ZADANIA DO ĆWICZENIA:
1 - Przepisz fragment tekstu o pościeli, zaczynając od „Satynowej pościeli używany” i kończąc na „wręcz rażące barwy!”. Zamień w nim „zimą” na „jesienią”.
2 - Streść tekst o pościeli w dwóch zdaniach.

FRAGMENT TEKSTU:
%%
My kupujemy różną pościel, w którą oblekamy nasze kołdry i poduszki. Aktualnie mamy satynową, bawełnianą i flanelową.
Satynowej pościeli używany najczęściej zimą gdyż:
- satyna jest dość cienka i bardzo szybko schnie
- można ją szybko i łatwo wyprasować
- wygląda elegancko
Flanelowej używamy również najczęściej zimą ponieważ:
- jest bardzo ciepła i miła w dotyku
- nie gniecie się
- szybko ją można ładnie uprasować
Natomiast bawełniana pościel króluje u nas latem z powodu:
- dość długiego czasu schnięcia (chyba, że jest powieszona na wietrze)
- intensywnych kolorów – uwielbiam takie wręcz rażące barwy!
%%
DOSTARCZONE DANE:
%%
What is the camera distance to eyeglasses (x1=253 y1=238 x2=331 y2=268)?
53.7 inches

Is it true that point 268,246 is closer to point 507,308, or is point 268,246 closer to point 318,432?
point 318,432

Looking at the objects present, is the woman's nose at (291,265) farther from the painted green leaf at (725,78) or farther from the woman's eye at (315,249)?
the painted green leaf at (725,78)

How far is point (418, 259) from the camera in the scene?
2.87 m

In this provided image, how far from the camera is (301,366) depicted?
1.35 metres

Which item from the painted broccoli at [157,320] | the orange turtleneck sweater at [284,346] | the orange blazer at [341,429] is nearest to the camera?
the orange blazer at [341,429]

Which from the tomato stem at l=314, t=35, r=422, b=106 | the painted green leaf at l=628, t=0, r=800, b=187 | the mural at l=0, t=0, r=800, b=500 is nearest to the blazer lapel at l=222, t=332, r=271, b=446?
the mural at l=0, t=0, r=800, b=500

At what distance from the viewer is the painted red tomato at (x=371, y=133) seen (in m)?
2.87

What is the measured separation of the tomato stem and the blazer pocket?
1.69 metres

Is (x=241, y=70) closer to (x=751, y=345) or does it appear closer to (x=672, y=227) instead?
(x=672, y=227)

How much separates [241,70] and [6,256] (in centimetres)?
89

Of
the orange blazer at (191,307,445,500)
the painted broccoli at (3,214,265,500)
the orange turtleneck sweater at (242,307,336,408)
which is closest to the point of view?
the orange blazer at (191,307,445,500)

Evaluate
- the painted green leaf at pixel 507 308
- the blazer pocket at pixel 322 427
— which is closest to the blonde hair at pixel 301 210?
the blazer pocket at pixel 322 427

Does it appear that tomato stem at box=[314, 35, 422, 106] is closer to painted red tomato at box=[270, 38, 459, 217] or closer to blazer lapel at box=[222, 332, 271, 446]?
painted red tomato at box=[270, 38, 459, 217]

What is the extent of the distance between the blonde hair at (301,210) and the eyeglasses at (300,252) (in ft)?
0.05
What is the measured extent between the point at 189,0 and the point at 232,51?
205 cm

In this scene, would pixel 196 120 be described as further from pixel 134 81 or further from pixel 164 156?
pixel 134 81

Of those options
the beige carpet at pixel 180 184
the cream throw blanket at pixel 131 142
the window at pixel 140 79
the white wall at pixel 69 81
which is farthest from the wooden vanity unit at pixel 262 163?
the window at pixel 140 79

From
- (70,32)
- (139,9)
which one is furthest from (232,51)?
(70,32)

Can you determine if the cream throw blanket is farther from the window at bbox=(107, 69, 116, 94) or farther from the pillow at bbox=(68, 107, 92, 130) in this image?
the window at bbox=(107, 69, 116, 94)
%%
ODPOWIEDZI DO ĆWICZENIA:
1 -
Satynowej pościeli używany najczęściej jesienią gdyż:
- satyna jest dość cienka i bardzo szybko schnie
- można ją szybko i łatwo wyprasować
- wygląda elegancko
Flanelowej używamy również najczęściej jesienią ponieważ:
- jest bardzo ciepła i miła w dotyku
- nie gniecie się
- szybko ją można ładnie uprasować
Natomiast bawełniana pościel króluje u nas latem z powodu:
- dość długiego czasu schnięcia (chyba, że jest powieszona na wietrze)
- intensywnych kolorów – uwielbiam takie wręcz rażące barwy!

2 - W domu używa się obecnie pościeli satynowej, bawełnianej i flanelowej. Satynowa i flanelowa służą najczęściej zimą, między innymi dlatego, że szybko się je prasuje, natomiast bawełniana króluje latem, między innymi z powodu intensywnych kolorów.